** Information given **
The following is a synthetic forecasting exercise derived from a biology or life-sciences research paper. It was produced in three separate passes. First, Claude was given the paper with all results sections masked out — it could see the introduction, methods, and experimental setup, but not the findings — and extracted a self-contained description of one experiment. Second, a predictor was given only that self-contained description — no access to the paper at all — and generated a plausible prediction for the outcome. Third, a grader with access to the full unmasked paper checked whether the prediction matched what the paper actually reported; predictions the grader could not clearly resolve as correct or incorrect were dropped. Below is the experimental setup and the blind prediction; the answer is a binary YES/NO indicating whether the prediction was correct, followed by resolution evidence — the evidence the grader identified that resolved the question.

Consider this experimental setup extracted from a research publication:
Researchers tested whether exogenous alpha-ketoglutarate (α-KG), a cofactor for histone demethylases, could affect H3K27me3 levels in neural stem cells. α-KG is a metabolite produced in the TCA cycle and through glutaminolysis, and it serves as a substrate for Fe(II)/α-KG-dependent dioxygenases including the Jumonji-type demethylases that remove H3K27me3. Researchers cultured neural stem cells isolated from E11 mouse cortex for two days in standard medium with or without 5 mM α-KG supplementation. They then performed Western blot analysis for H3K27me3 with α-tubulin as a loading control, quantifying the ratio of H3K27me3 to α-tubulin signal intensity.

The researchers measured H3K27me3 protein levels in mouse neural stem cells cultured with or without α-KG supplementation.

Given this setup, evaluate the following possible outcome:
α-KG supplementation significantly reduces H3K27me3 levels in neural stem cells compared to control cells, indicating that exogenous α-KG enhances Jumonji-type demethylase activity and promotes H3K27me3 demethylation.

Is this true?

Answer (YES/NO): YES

** Work required **
Copy each line of the entries in which the string "mouse" is found.

** Exercise solution **
Researchers tested whether exogenous alpha-ketoglutarate (α-KG), a cofactor for histone demethylases, could affect H3K27me3 levels in neural stem cells. α-KG is a metabolite produced in the TCA cycle and through glutaminolysis, and it serves as a substrate for Fe(II)/α-KG-dependent dioxygenases including the Jumonji-type demethylases that remove H3K27me3. Researchers cultured neural stem cells isolated from E11 mouse cortex for two days in standard medium with or without 5 mM α-KG supplementation. They then performed Western blot analysis for H3K27me3 with α-tubulin as a loading control, quantifying the ratio of H3K27me3 to α-tubulin signal intensity.
The researchers measured H3K27me3 protein levels in mouse neural stem cells cultured with or without α-KG supplementation.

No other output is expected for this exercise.